**Texto de la página**
‘Bosques y hombres’, de Ernst Wiechert
ANDRÉS G. MUGLIA.
La historia de cómo compré este libro es una de esas que sólo son significativas para quien las vive, y para quien la escucha puede quizás parecer tonta. Había leído este libro hace muchísimos años. Lo descubrí revolviendo en una biblioteca de barrio en la que, conocido dea la bibliotecaria, deambulaba libremente entre los anaqueles de metal. No conocía al autor del que aún hoy tengo apenas referencias. Me enamoré de este libro. Pensé incluso no devolverlo, pero nobleza obliga, fue reintegrado puntualmente. Muchos, pero muchos años después lo encontré en una librería de usados y lo compré sin dudarlo. De vez en cuando lo releo y lo encuentro casi tan maravilloso como la primera vez.
Por la época que leí Bosques y hombres su autor permaneció para mi largo tiempo en el misterio. Casualmente, tiempo después, en una revista ajada sobre la cultura alemana (creo que editada por el Instituto Gohete de Buenos Aires) encontré una referencia biográfica. Decía que Wietchert era un escritor que en su época había abogado por la recuperación de las tradiciones alemanas, con sus historias campesinas y una recuperación (¿bucólica?) del pasado teutón. Sonaba a Wagner, a nacionalismo conservador a ultranza, tufillo que me lo hizo antipático. Hasta que, en el último párrafo, la breve biografía aclaraba que junto a otros autores, las obras completas de Wietchert habían tenido el honor de ser arrojadas a la hoguera por las huestes de la SS hitleriana. Eso me hizo querer al pobre e incendiado Ernst mucho más.

**Qué se pide**
1) Responde según la reseña de Bosques y hombres:
(a) ¿Dónde descubrió quien escribe el libro por primera vez?
(b) ¿Dónde lo compró muchos años después?
(c) ¿Qué hicieron las huestes de la SS hitleriana con las obras completas del escritor?
2) Copia sin ningún cambio todas las líneas de los registros de abajo.
Los registros no guardan relación alguna con la reseña.

**Listado de datos**
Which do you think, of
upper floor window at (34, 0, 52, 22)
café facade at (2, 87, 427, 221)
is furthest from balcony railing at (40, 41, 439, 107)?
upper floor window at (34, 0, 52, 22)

**Respuestas por tarea**
1)
(a) En una biblioteca de barrio.
(b) En una librería de usados.
(c) Las arrojaron a la hoguera.

2)
Which do you think, of
upper floor window at (34, 0, 52, 22)
café facade at (2, 87, 427, 221)
is furthest from balcony railing at (40, 41, 439, 107)?
upper floor window at (34, 0, 52, 22)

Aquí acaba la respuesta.